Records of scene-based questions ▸
★ ★ ★ ★
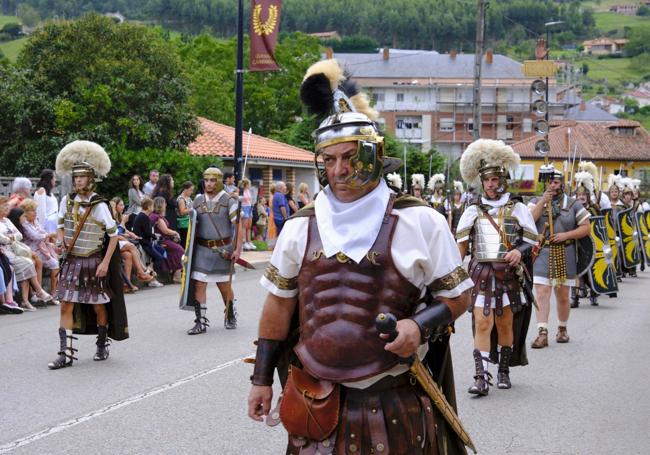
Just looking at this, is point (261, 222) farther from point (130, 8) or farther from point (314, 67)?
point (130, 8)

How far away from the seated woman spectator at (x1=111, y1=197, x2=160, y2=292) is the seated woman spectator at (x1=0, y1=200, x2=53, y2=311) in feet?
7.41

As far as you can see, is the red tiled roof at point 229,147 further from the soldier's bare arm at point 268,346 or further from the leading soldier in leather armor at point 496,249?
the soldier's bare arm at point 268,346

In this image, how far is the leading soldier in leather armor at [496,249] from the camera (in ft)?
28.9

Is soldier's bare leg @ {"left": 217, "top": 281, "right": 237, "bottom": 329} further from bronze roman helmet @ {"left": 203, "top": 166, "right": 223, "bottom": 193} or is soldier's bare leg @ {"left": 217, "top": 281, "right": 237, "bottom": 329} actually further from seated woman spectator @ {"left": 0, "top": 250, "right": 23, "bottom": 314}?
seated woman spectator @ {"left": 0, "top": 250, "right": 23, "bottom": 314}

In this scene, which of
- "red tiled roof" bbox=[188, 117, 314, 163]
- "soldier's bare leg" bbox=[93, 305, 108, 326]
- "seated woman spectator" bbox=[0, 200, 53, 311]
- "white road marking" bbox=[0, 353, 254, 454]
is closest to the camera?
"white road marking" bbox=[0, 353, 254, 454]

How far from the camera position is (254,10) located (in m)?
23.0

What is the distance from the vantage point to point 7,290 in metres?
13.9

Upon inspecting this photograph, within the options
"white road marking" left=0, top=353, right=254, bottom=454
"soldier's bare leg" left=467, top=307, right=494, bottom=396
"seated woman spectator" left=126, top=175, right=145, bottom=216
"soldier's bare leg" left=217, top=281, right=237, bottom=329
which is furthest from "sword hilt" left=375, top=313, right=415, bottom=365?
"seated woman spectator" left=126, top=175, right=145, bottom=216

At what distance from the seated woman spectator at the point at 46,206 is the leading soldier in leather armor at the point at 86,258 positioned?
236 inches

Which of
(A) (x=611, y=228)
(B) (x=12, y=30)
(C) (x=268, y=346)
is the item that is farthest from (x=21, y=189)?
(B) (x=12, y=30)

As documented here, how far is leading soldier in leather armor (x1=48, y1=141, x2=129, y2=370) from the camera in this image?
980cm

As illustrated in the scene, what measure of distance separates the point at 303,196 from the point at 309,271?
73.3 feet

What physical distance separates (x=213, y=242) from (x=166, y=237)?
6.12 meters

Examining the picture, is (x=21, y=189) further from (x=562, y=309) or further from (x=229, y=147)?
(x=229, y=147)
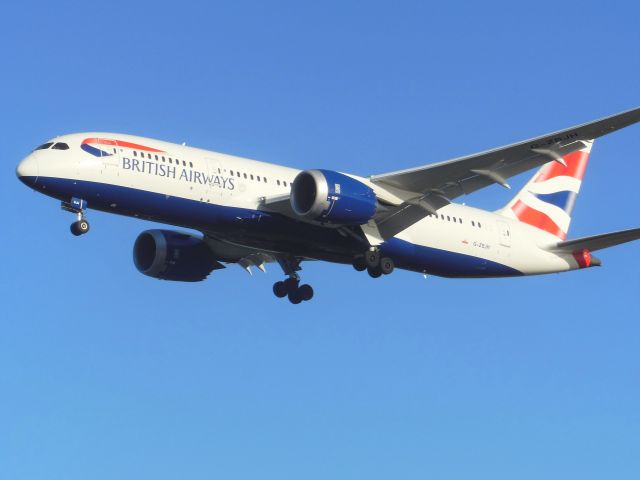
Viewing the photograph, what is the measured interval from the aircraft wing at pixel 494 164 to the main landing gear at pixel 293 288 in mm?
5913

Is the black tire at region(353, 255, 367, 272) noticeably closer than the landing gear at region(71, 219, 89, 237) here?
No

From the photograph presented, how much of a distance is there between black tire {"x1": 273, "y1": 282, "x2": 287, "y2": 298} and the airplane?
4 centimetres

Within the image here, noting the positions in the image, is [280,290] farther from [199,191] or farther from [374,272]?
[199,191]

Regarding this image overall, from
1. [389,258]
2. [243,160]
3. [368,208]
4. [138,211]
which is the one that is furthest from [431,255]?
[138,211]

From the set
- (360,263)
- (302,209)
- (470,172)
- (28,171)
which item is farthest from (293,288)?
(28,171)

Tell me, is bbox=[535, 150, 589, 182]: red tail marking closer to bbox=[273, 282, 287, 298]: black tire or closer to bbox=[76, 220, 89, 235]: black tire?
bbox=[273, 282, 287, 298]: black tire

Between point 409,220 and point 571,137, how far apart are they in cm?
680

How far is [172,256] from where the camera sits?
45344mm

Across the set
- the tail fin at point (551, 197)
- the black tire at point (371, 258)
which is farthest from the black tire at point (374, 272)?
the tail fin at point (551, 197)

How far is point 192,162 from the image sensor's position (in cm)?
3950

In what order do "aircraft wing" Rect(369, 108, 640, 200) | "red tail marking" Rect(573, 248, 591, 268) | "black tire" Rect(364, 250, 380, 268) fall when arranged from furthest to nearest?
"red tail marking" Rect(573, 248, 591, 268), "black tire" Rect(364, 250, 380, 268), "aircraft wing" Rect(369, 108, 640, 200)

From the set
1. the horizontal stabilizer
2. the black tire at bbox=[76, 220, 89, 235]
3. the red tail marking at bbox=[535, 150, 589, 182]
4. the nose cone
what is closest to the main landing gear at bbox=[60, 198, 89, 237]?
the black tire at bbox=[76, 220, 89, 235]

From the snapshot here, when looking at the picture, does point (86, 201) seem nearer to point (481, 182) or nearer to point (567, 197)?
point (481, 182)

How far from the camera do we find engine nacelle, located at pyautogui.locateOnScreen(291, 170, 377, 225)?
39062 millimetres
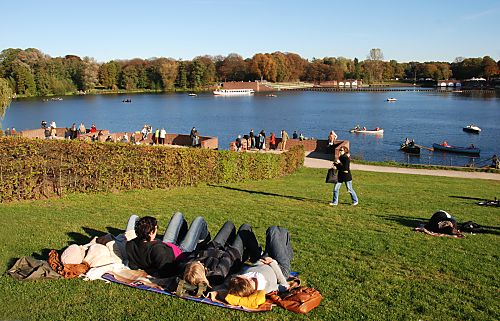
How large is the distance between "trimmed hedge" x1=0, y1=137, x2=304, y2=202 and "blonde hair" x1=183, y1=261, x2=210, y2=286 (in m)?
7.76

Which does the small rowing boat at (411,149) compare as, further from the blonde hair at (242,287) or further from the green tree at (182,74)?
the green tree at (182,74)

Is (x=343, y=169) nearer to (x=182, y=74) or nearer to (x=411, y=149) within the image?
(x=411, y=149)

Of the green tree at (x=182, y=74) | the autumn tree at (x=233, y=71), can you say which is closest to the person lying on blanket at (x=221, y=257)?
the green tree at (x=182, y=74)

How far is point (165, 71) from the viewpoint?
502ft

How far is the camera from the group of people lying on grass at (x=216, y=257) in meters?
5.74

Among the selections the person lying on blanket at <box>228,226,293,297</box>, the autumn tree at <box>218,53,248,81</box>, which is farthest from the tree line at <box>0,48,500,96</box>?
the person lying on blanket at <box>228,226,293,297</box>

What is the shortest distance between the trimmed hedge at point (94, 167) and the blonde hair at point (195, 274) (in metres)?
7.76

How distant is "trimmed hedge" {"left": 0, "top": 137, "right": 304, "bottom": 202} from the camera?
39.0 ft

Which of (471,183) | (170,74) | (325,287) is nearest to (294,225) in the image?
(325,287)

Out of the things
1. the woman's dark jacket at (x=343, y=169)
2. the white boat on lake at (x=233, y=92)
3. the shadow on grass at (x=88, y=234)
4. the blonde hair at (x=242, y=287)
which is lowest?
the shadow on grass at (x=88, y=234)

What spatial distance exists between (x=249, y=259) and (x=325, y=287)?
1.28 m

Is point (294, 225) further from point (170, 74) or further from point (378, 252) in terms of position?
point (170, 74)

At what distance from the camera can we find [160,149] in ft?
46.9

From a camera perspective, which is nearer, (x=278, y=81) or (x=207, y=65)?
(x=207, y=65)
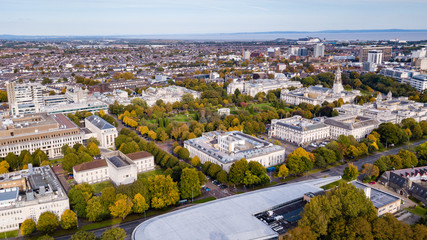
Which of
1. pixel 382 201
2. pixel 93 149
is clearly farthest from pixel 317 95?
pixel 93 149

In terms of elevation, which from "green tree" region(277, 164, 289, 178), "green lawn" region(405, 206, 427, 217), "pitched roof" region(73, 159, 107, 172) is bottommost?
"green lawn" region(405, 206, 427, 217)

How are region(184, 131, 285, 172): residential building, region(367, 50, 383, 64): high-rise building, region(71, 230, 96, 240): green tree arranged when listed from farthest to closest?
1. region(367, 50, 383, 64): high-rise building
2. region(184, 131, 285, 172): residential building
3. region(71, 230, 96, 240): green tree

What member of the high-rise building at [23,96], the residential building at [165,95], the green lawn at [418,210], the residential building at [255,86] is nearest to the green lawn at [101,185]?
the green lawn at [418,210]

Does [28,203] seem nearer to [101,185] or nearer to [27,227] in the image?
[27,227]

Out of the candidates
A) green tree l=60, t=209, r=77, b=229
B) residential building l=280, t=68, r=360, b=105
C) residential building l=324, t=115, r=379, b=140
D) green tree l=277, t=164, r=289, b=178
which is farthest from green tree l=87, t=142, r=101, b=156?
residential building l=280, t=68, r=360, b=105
★ ★ ★ ★
What the exercise asks ▸
Lay out the lines from the one containing "In terms of elevation, which" through the end of the items, both included, as a Markdown table with the columns Row and Text. Number each row, and leave out blank lines.

Exercise response ▸
| Row | Text |
|---|---|
| 1 | In terms of elevation, which from "green tree" region(277, 164, 289, 178), "green lawn" region(405, 206, 427, 217), "pitched roof" region(73, 159, 107, 172) is bottommost? |
| 2 | "green lawn" region(405, 206, 427, 217) |
| 3 | How are region(184, 131, 285, 172): residential building, region(367, 50, 383, 64): high-rise building, region(71, 230, 96, 240): green tree arranged when listed from farthest to closest? |
| 4 | 1. region(367, 50, 383, 64): high-rise building |
| 5 | 2. region(184, 131, 285, 172): residential building |
| 6 | 3. region(71, 230, 96, 240): green tree |
| 7 | What member of the high-rise building at [23,96], the residential building at [165,95], the green lawn at [418,210], the residential building at [255,86] is nearest to the green lawn at [101,185]? |
| 8 | the green lawn at [418,210] |
| 9 | Does [28,203] seem nearer to [101,185] or nearer to [27,227] in the image? |
| 10 | [27,227] |
| 11 | Out of the candidates |
| 12 | A) green tree l=60, t=209, r=77, b=229 |
| 13 | B) residential building l=280, t=68, r=360, b=105 |
| 14 | C) residential building l=324, t=115, r=379, b=140 |
| 15 | D) green tree l=277, t=164, r=289, b=178 |
| 16 | which is farthest from green tree l=87, t=142, r=101, b=156? |
| 17 | residential building l=280, t=68, r=360, b=105 |